Exercise instructions:
Convert the lines below into a numbered list, omitting blank lines and leaving out the pictures.

Entries shown:

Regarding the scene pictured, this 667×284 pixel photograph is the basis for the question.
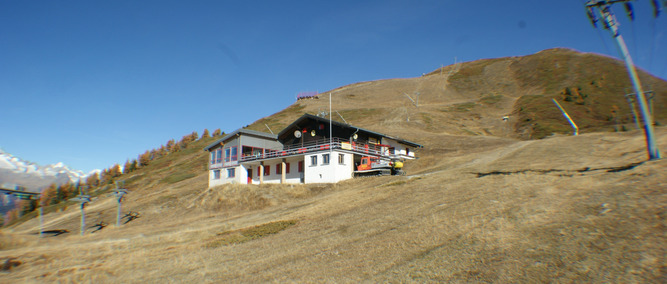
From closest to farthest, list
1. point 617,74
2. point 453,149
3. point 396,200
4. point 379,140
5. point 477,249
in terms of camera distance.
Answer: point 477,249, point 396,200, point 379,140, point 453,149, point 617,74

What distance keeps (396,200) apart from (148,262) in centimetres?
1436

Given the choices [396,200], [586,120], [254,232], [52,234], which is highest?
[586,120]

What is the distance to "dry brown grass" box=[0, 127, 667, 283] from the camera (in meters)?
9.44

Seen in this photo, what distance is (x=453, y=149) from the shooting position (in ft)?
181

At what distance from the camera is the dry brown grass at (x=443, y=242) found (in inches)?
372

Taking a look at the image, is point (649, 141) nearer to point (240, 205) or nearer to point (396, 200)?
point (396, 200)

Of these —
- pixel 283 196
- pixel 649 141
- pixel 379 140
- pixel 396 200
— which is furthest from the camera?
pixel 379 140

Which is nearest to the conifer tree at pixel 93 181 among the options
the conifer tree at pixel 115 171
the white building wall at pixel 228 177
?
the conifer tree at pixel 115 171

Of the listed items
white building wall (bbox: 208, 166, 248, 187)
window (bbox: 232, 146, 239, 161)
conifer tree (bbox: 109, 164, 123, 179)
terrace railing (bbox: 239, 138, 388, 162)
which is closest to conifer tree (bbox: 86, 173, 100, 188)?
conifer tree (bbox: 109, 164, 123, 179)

Problem solution:
1. Regarding the scene pictured, this 667×284 pixel photograph is the basis for the question.
2. From closest to farthest, list
3. 1. point 617,74
4. 2. point 453,149
5. 3. point 396,200
6. 4. point 379,140
7. 5. point 477,249
8. in terms of camera distance.
9. Answer: point 477,249, point 396,200, point 379,140, point 453,149, point 617,74
10. What distance keeps (396,200) apart from (148,262) in centimetres?
11. 1436
12. Given the choices [396,200], [586,120], [254,232], [52,234], which is highest?
13. [586,120]
14. What is the distance to "dry brown grass" box=[0, 127, 667, 283] from the camera (in meters)?
15. 9.44
16. Seen in this photo, what distance is (x=453, y=149) from the shooting position (in ft)?
17. 181
18. At what distance from the camera is the dry brown grass at (x=443, y=242) found (in inches)?
19. 372
20. Taking a look at the image, is point (649, 141) nearer to point (240, 205) or nearer to point (396, 200)?
21. point (396, 200)
22. Of these —
23. - pixel 283 196
24. - pixel 649 141
25. - pixel 379 140
26. - pixel 396 200
27. — which is furthest from the camera?
28. pixel 379 140
29. Which is nearest to the conifer tree at pixel 93 181 among the options
30. the conifer tree at pixel 115 171
31. the white building wall at pixel 228 177
32. ?
33. the conifer tree at pixel 115 171
34. Of the listed items
35. white building wall (bbox: 208, 166, 248, 187)
36. window (bbox: 232, 146, 239, 161)
37. conifer tree (bbox: 109, 164, 123, 179)
38. terrace railing (bbox: 239, 138, 388, 162)
39. which is closest to conifer tree (bbox: 86, 173, 100, 188)?
40. conifer tree (bbox: 109, 164, 123, 179)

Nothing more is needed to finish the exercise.